**EXTRACT PROVIDED:**
▬▬▬▬▬▬▬▬▬▬
A bloke pulled up at the park while we deliberated. He had a bike too, he told us. It was a BMW four-cylinder, but he had an instant and embarrassing mental blank and couldn't remember the model, although it had just taken him from West Wyalong to Darwin, through Mt Isa and Queensland, and back home again. He always stops for motorcycles he said, but for the life of him he couldn't remember what model of four-cylinder BMW he had. He was a bus driver, taking tourists to Hay and back again. Sometimes he took tourists from Hay to West Wyalong and back again, but damn, what was that model of BMW? He knew it so well, he said, now what was it again? Perhaps a K series, I suggested. Yes, that sounded familiar. He looked at my map and pointed out Hay, where he, he said again, sometimes took tourists, and at West Wyalong, where he, he reminded us, also took tourists, but he still couldn't remember what model BMW he owned, and it was really bugging him. He told us about tourists and Hay and West Wyalong for the third time. It was safer to be on familiar ground.

Meanwhile, I couldn't decide on the route... it was too distracting having him point to Hay and West Wyalong without being able to remember which BMW he owned. So we packed up the thermos and made it three kilometres along the Newell Highway to Wyalong proper, where we stopped at the pub, bought some take-away beer, sat on the footpath, and drank with the devil.
▬▬▬▬▬▬▬▬▬▬
**RECORDED DATA:**
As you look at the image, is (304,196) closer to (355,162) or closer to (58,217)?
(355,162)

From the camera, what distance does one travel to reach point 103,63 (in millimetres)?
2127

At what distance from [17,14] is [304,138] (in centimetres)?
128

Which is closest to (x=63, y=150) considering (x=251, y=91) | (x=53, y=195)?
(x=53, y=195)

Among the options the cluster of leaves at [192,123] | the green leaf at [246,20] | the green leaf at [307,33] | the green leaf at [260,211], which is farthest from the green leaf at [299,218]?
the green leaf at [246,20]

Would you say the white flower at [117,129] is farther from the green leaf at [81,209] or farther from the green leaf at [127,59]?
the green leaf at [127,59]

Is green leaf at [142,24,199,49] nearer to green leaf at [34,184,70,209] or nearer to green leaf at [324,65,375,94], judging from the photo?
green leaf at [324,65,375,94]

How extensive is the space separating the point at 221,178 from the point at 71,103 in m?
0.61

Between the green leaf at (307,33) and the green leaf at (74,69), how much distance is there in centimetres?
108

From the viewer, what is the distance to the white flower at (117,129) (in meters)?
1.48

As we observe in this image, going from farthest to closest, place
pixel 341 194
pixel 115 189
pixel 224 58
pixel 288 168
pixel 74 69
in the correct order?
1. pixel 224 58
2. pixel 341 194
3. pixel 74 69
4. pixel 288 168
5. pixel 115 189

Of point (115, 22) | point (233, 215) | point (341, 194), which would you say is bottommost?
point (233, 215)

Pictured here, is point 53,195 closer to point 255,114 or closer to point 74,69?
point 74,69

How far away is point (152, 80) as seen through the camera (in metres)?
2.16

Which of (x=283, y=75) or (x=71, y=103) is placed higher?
▬▬▬▬▬▬▬▬▬▬
**REQUIREMENT:**
In the text about the bus driver, where did the travelers stop after reaching Wyalong proper? The items have no connection to the text about the bus driver.

**SOLUTION TO THIS TASK:**
At the pub.